Unfortunately, I gradually came to realise that such a huge improvement was unlikely to be repeated. I had, slowly and ineptly, reinvented Fred Brooks’s no silver bullet argument: Most of the big past gains in software productivity have come from removing artificial barriers that have made the accidental tasks inordinately hard, such as severe hardware constraints, awkward programming languages, lack of machine time. How much of what software engineers now do is still devoted to the accidental, as opposed to the essential? Unless it is more than 9/10 of all effort, shrinking all the accidental activities to zero time will not give an order of magnitude improvement. 遗憾的是,我逐渐意识到这种巨大的进步不太可能再次发生。我缓慢而笨拙地重现了弗雷德·布鲁克斯(Fred Brooks)的“没有银弹”论点:过去软件生产力的大部分重大提升,都来自于消除了那些使偶然性任务变得异常困难的人为障碍,例如严格的硬件限制、笨拙的编程语言、机器时间的匮乏。现在软件工程师所做的工作中,有多少仍然致力于偶然性任务,而不是本质性任务?除非这部分工作占到总工作量的 9/10 以上,否则将所有偶然性活动的时间缩减为零,也不会带来数量级的提升。

An exception

一个例外

That meant that when, in a specific context many, many years later, I experienced another profound change in productivity for a lot of software I write, I was so surprised that I almost didn’t notice. When I eventually did, and tried to explain to other people the difference, they also seemed baffled. The context? Multi-threaded programming in Rust. 这意味着,当许多年后,在特定的环境下,我所编写的许多软件的生产力再次发生了深刻变化时,我感到非常惊讶,以至于差点没注意到。当我最终意识到这一点并试图向其他人解释这种差异时,他们似乎也感到困惑。什么环境?Rust 中的多线程编程。

That experience is what informs my opinion on the best course for programming languages in the future, so I need to convince you that there is something deep in the way that Rust makes multi-threaded programming much easier. Let me start with a concrete example. 那次经历塑造了我对未来编程语言最佳发展方向的看法,所以我需要让你相信,Rust 使多线程编程变得更容易的方式中,蕴含着深刻的道理。
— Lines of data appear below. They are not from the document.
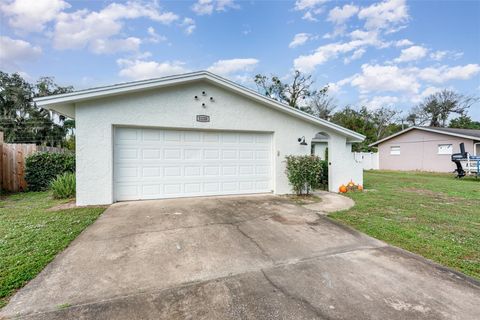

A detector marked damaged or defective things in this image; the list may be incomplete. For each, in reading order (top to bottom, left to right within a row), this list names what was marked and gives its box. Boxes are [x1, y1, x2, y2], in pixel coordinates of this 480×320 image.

driveway crack [260, 268, 332, 318]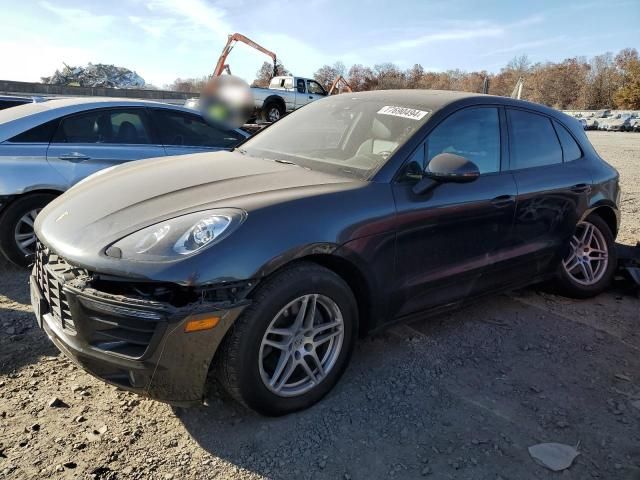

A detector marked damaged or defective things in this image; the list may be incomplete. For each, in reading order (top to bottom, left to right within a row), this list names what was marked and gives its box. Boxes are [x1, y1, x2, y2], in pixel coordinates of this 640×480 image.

damaged front bumper [30, 244, 250, 404]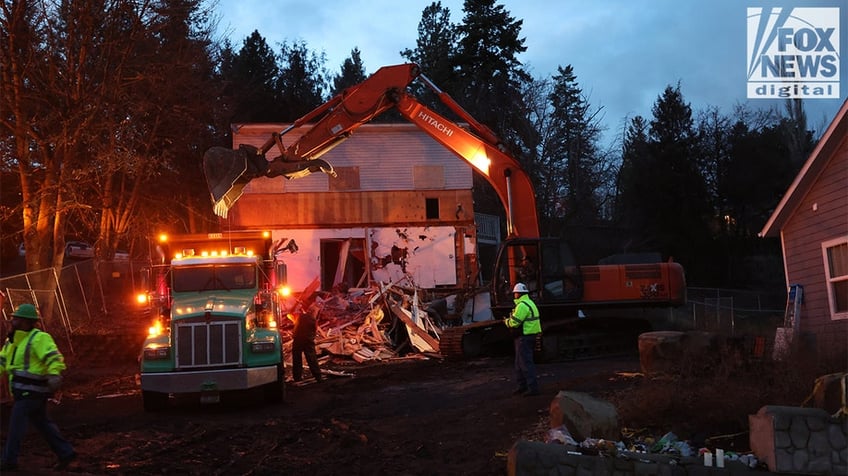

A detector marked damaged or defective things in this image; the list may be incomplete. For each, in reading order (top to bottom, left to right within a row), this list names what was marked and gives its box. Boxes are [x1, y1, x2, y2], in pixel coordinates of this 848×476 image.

splintered lumber [390, 304, 440, 352]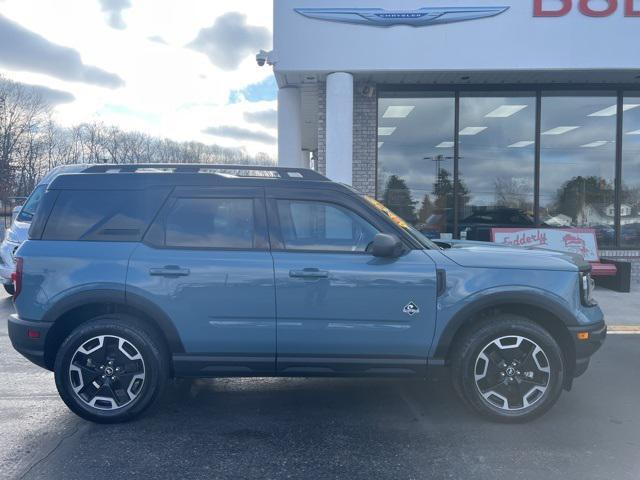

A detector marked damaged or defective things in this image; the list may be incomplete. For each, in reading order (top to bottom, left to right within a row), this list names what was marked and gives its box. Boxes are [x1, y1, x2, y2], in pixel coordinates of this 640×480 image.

pavement crack [16, 420, 87, 480]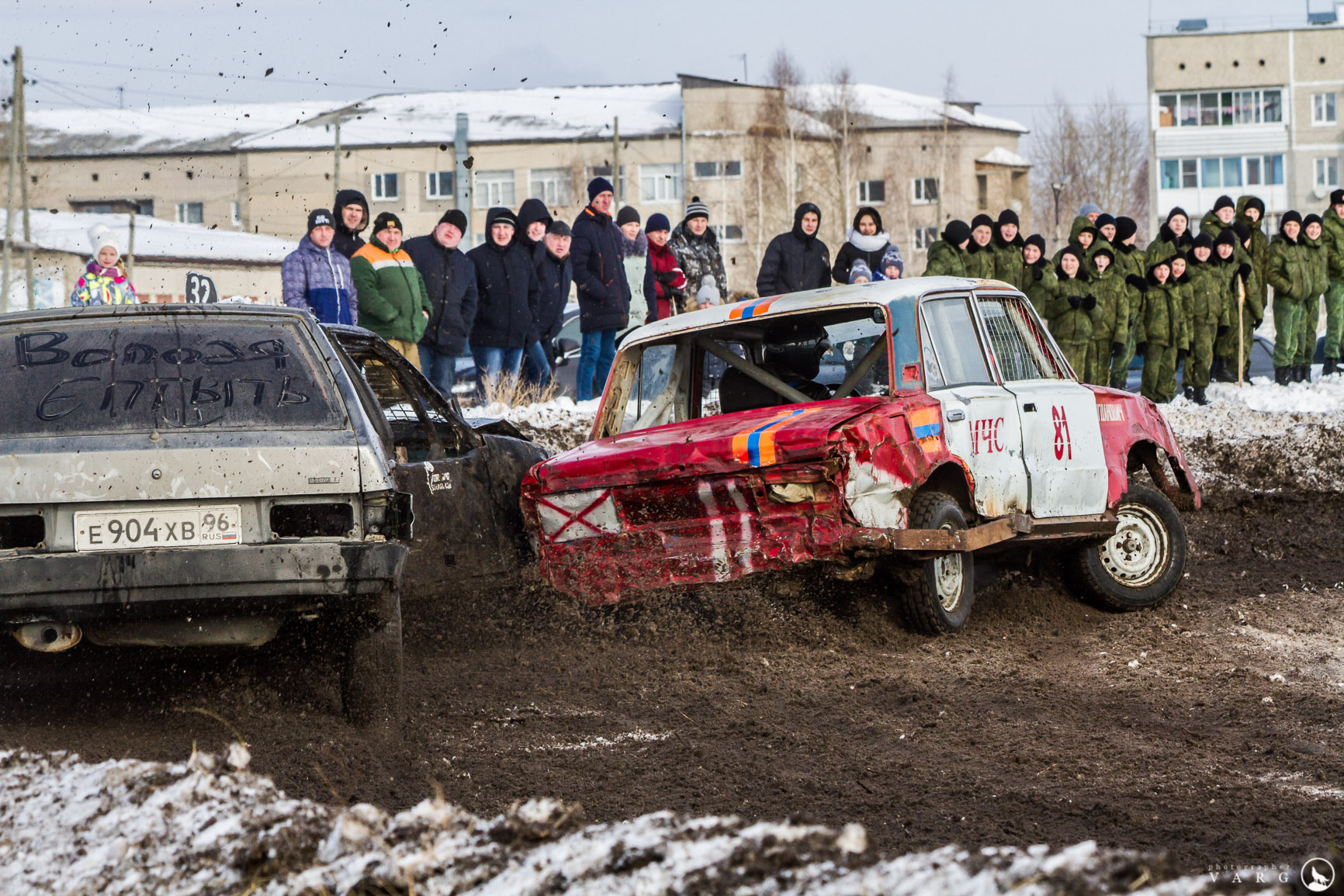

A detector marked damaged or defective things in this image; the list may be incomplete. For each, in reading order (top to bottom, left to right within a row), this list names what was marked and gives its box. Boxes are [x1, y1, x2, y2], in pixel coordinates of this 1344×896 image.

demolished red car [518, 276, 1198, 633]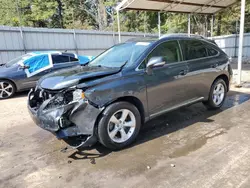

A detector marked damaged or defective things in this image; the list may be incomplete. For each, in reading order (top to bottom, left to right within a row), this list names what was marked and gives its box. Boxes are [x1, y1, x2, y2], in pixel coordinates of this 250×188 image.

bent hood [37, 65, 122, 90]
crumpled front bumper [28, 89, 103, 147]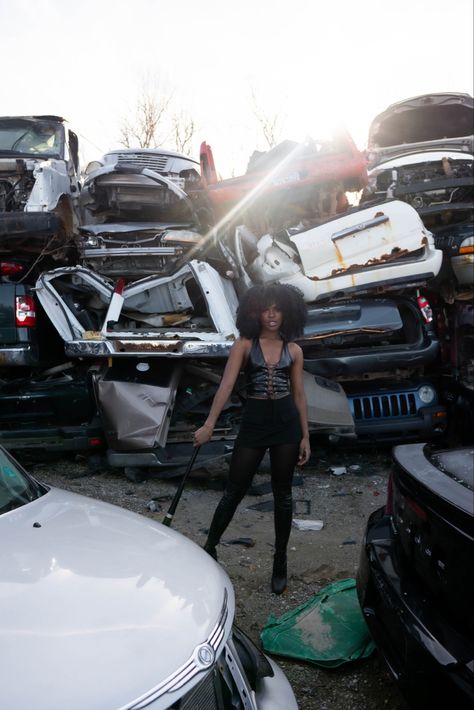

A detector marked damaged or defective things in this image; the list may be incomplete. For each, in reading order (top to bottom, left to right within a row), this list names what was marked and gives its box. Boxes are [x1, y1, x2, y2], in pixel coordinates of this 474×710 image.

stacked crushed car [0, 94, 472, 472]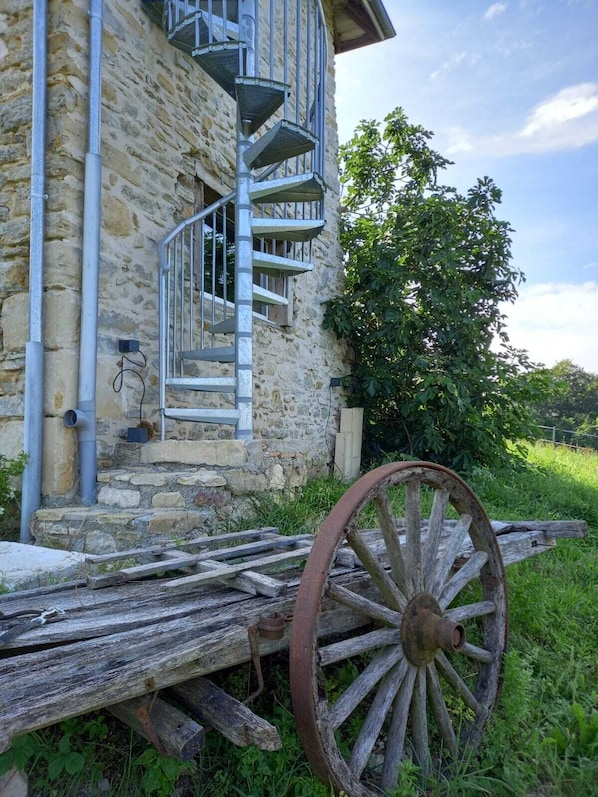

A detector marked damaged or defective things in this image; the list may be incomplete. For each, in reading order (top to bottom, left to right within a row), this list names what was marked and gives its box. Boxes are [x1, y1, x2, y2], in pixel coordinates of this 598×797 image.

让我从一个具体的例子开始。

I wrote the software that builds the website you’re currently reading as normal single-threaded code. Because I’m lazy – and my website isn’t that big – every time I run it, the entire website is rebuilt. After a while, I found that the pauses the software needed to rebuild the site were long enough that they made editing some pages (like this post!) inefficient. I quickly made some single-threaded optimisations, but they weren’t enough. I then guessed that if I could rewrite this to use multi-threading I would get those pauses down to an acceptable level. 我编写了构建你当前正在阅读的这个网站的软件,它原本是普通的单线程代码。因为我比较懒——而且我的网站规模也不大——每次运行它时,整个网站都会被重新构建。过了一段时间,我发现软件重建网站所需的停顿时间太长,导致编辑某些页面(比如这篇文章!)变得效率低下。我很快做了一些单线程优化,但还不够。于是我猜想,如果我能将其重写为多线程,就能将这些停顿时间降低到可接受的水平。
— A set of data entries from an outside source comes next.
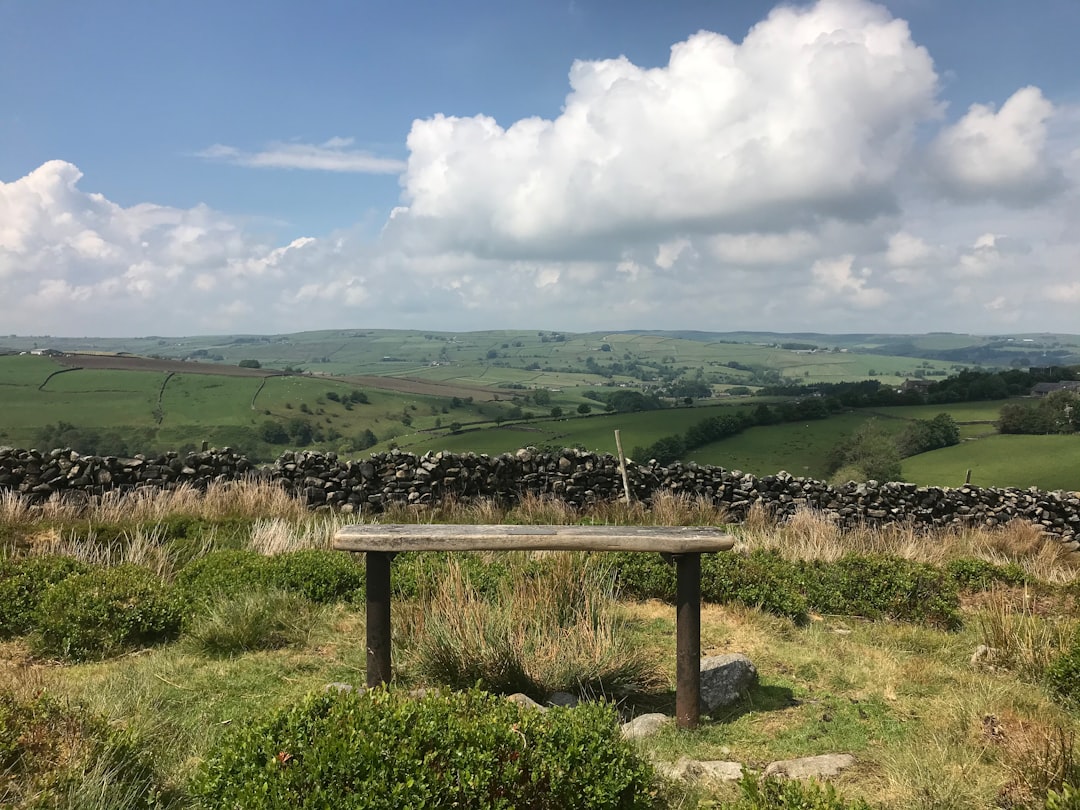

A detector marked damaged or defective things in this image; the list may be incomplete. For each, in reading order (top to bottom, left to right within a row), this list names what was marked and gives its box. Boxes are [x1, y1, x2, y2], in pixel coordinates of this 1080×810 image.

rusty metal post [368, 548, 392, 680]
rusty metal post [676, 548, 700, 724]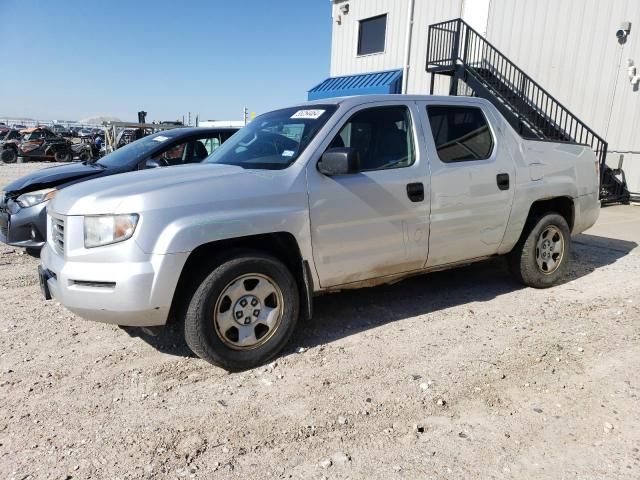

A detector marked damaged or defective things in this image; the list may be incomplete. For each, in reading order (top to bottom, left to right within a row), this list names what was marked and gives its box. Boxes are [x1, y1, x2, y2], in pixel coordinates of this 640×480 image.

wrecked car [0, 127, 238, 255]
wrecked car [38, 94, 600, 372]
In nearly any other programming language, rewriting the software to use multi-threading would have been a daunting task. Indeed, my past experiences with multi-threading showed me that I would immediately encounter difficult to debug crashes; and, almost certainly, there would be a long tail of such horrors to stumble across over weeks and months. There’s a good reason why I stopped trying to write multi-threaded programs! 在几乎任何其他编程语言中,将软件重写为多线程都是一项艰巨的任务。事实上,我过去的多线程经验告诉我,我将立即遇到难以调试的崩溃;而且,几乎可以肯定,在接下来的几周和几个月里,还会有一连串这样的噩梦等着我去面对。我停止尝试编写多线程程序是有充分理由的!
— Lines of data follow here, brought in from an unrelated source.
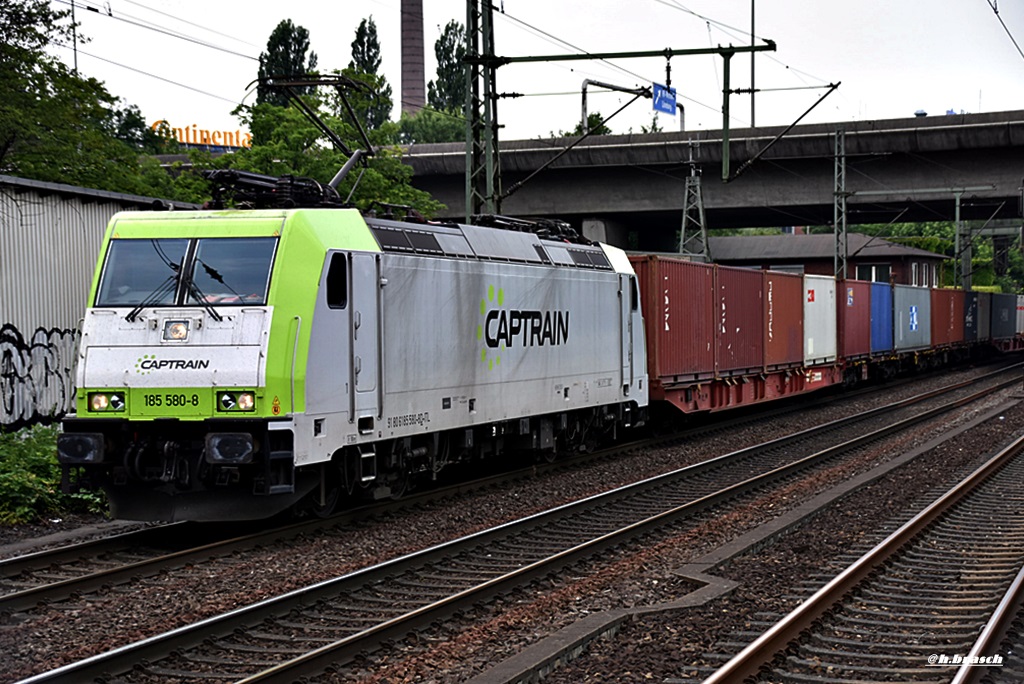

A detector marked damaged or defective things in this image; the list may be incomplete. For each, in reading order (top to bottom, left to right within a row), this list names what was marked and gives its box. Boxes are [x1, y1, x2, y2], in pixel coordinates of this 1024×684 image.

rusty brown container [626, 255, 716, 385]
rusty brown container [716, 266, 765, 374]
rusty brown container [765, 270, 802, 368]
rusty brown container [839, 280, 872, 360]
rusty brown container [933, 286, 962, 348]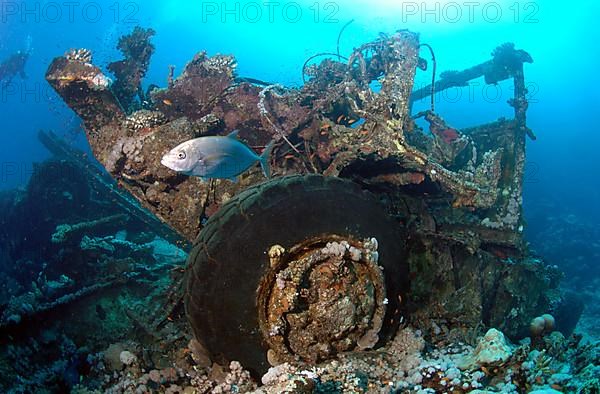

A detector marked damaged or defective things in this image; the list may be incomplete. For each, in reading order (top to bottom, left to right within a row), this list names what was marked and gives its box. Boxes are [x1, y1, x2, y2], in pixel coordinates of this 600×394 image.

rusty tire [184, 174, 408, 374]
corroded wheel hub [256, 235, 386, 364]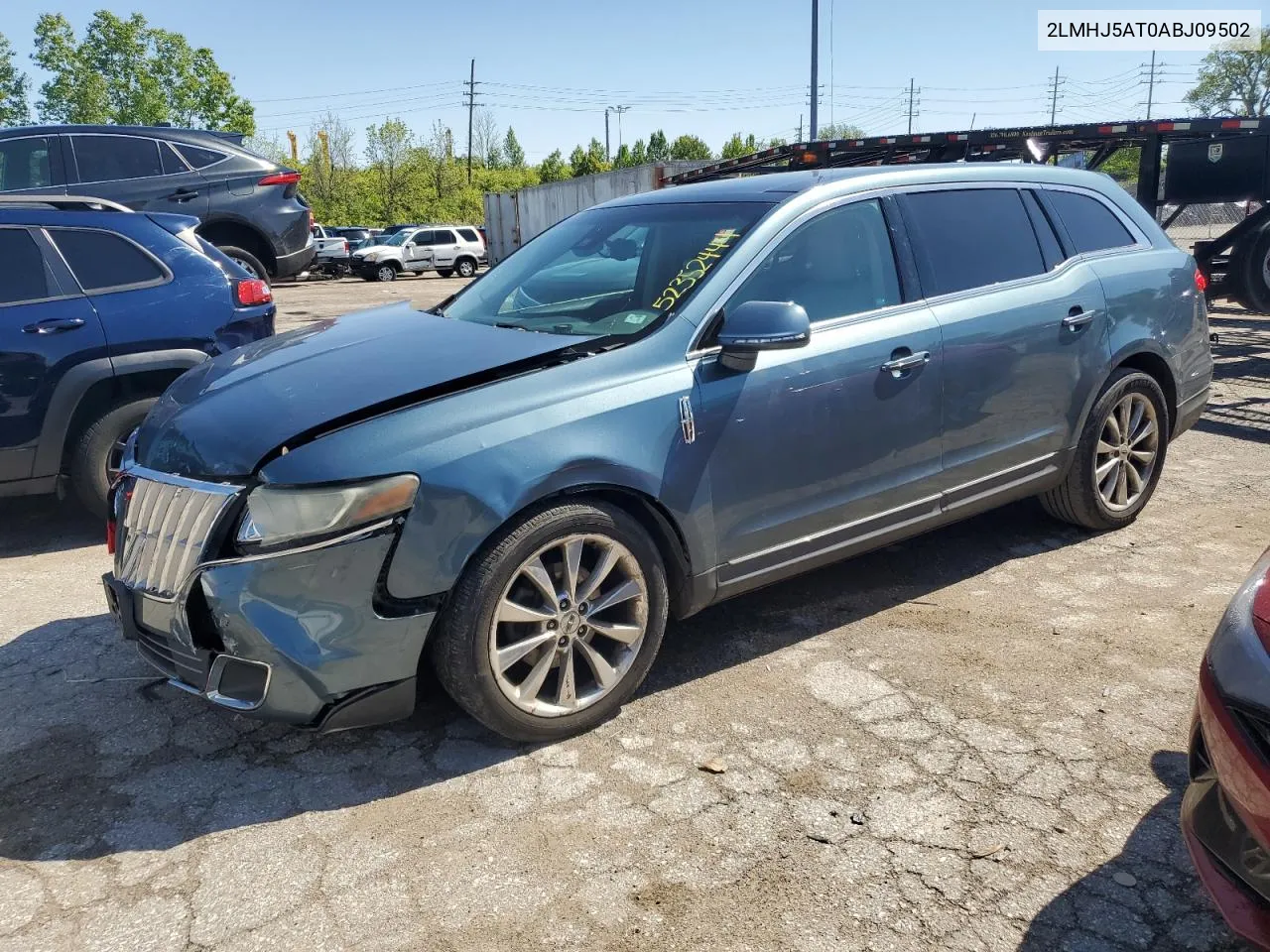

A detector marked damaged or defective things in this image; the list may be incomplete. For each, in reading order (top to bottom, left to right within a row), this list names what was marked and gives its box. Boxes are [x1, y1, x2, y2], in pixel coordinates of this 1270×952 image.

In this particular case, though, the rewrite – which did indeed solve the performance problems – took me under 5 minutes. It ran correctly on the first try, has stayed working correctly — and I had total confidence that both things would be the case. How can this possibly be? 然而,在这个特定的案例中,这次重写——确实解决了性能问题——只花了我不到 5 分钟。它在第一次尝试时就运行正确,并且一直保持正常工作——而且我完全确信这两点都会实现。这怎么可能呢?